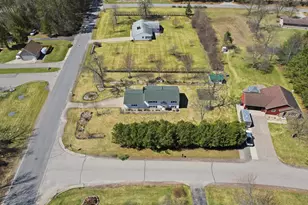 1561 Ojibwa Ln, Plover, WI 54467 - Photo 47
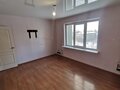 Продажа квартиры: Екатеринбург, ул. Есенина, 7 (Синие Камни) - Фото 7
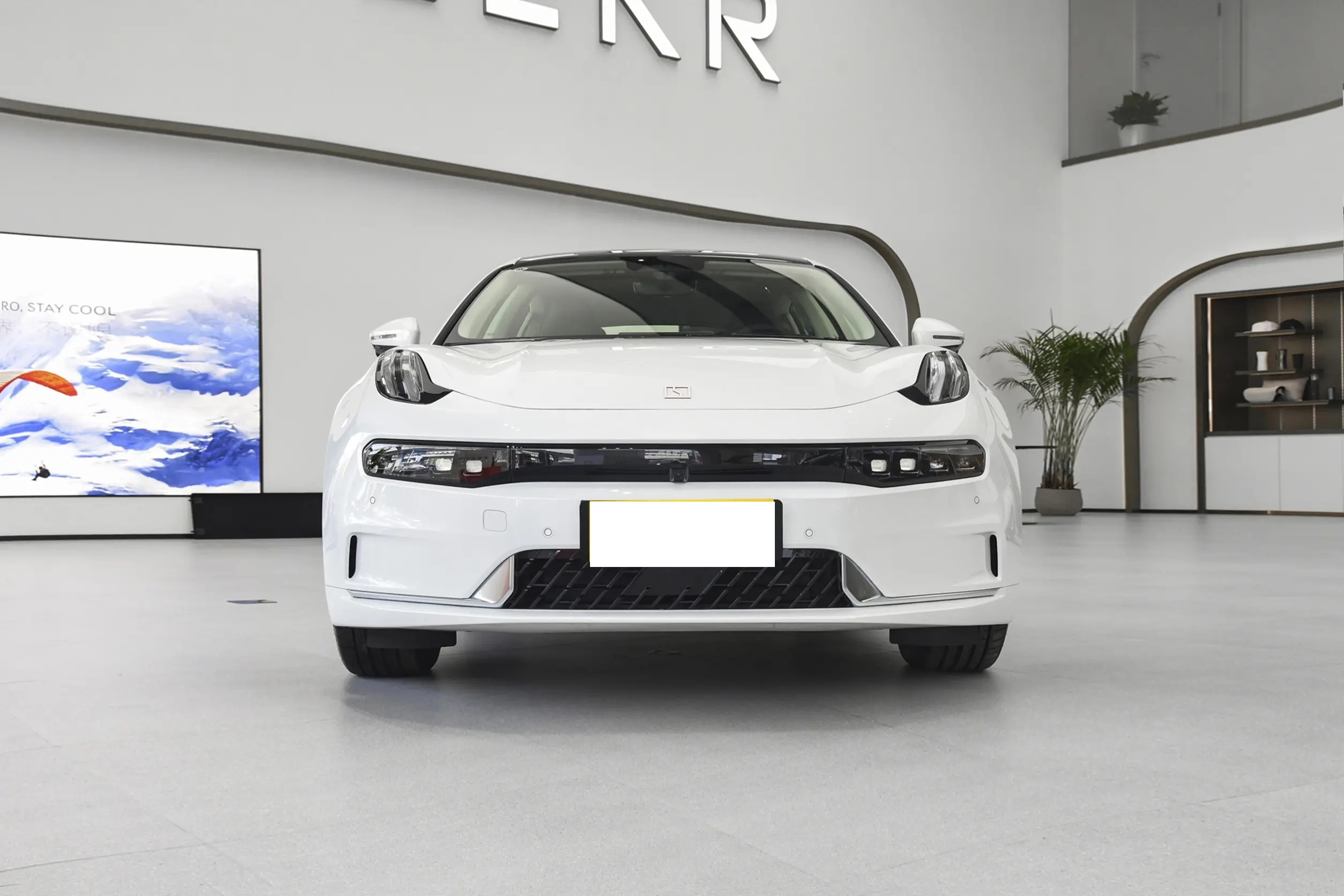 这几款国产车良心与科技并存,7万元新选择这三款国产车值得买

§ **Required work**:
The whole listing is to be retyped exactly, with its pictures removed.

§ **Expected answer**:
 1561 Ojibwa Ln, Plover, WI 54467 - Photo 47
 Продажа квартиры: Екатеринбург, ул. Есенина, 7 (Синие Камни) - Фото 7
 这几款国产车良心与科技并存,7万元新选择这三款国产车值得买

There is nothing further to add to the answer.